Some Thoughts on Using You and Your

Permit me to write a few lines in addition to what has been written in the “Beacon Lights” concerning “Some Thoughts on Using You and Your”. I find the discussion most interesting.

I read in my dictionary that the form “thou,” which is the personal pronoun of the second person singular in the nominative case and of which all the other forms of the British dialect are related, is archaic except in some elevated or ecclesiastical prose. Archaic language is “that which is worked by the characteristics of an earlier period, antiquated, current of an earlier time but rare in present-day usage.”

With those definitions in mind, let us remember, first that we hold to the King James version of God’s Word, which contains this language.
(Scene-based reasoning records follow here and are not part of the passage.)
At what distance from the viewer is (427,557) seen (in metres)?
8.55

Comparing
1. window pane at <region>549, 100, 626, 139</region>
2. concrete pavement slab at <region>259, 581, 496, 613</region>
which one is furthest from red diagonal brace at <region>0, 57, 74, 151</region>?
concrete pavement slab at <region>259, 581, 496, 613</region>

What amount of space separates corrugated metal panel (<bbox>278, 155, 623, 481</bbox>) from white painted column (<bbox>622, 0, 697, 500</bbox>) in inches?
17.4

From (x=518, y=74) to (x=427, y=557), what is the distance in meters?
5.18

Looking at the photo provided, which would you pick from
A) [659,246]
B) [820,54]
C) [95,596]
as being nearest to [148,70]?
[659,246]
Therefore, for us to more fully grasp Scripture and enjoy the blessings thereby, we must use “thou” and all the forms included therein since our prayers are essentially Scripture. Secondly, perhaps at some date the English language will become more transformed so that many words will be archaic to the point of words having unrelated or opposite meanings. Hopefully at that time, lest we bear an unburdensome yoke by not understanding Scripture due to a language barrier, the church authorities will adopt a Bible translation eliminating much of the archaic language so that we with our children may again read God’s Word for a richer blessing to God’s glory. I do not believe that the King James version has become so archaic to warrant this change yet, and possibly never will until the Lord returns.
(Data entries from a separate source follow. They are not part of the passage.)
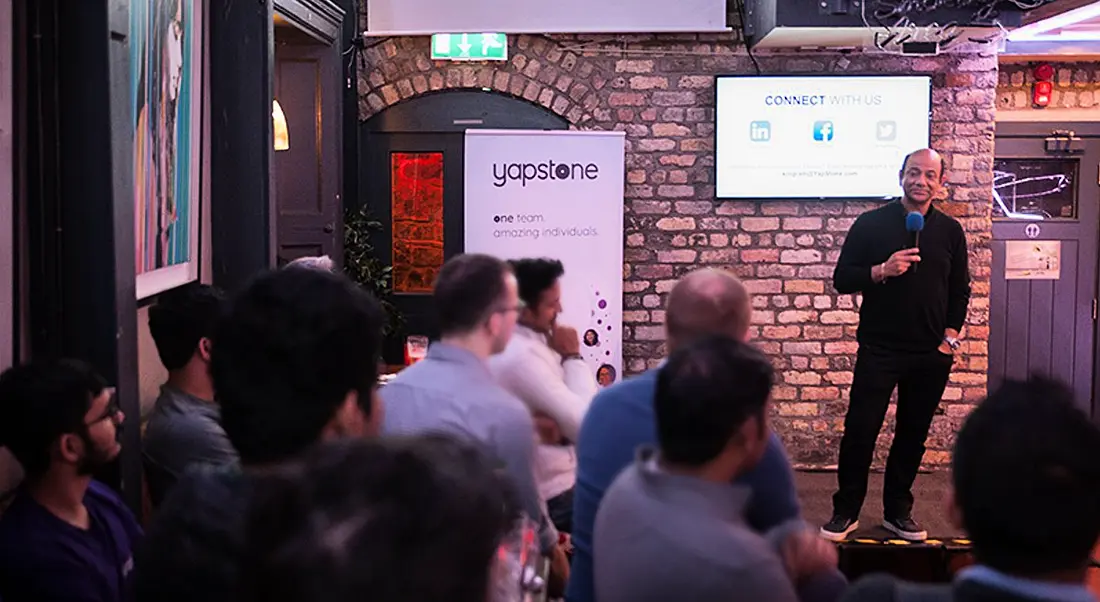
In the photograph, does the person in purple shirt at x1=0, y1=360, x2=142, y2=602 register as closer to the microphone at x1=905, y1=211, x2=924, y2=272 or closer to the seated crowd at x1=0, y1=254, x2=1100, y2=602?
the seated crowd at x1=0, y1=254, x2=1100, y2=602

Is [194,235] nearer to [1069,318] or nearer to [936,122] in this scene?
[936,122]

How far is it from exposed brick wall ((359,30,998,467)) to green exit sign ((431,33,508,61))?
0.24 ft

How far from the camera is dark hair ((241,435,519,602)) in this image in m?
0.82

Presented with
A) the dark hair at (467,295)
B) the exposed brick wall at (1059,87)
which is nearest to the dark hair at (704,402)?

Concerning those who have eliminated this degree of archaic language, we must not condemn them for becoming antichristian in conduct, but, tolerating their practice, show them that they have introduced nonuniformity for they do not speak the language of Scripture as we have it in the beloved King James version. I believe that is why so often you see the elimination of this archaic language coupled with an unfaithful translation of Scripture, for have not recent observations by our pastors in the “Standard Bearer” and “Beacon Lights” over the years pointed out this unfaithfulness?

We must spend little time concerning the degree of archaic language and considerable time concerning the depth of the archaic language unless our study becomes difficult and we turn to our ecclesiastical bodies for a clearer translation.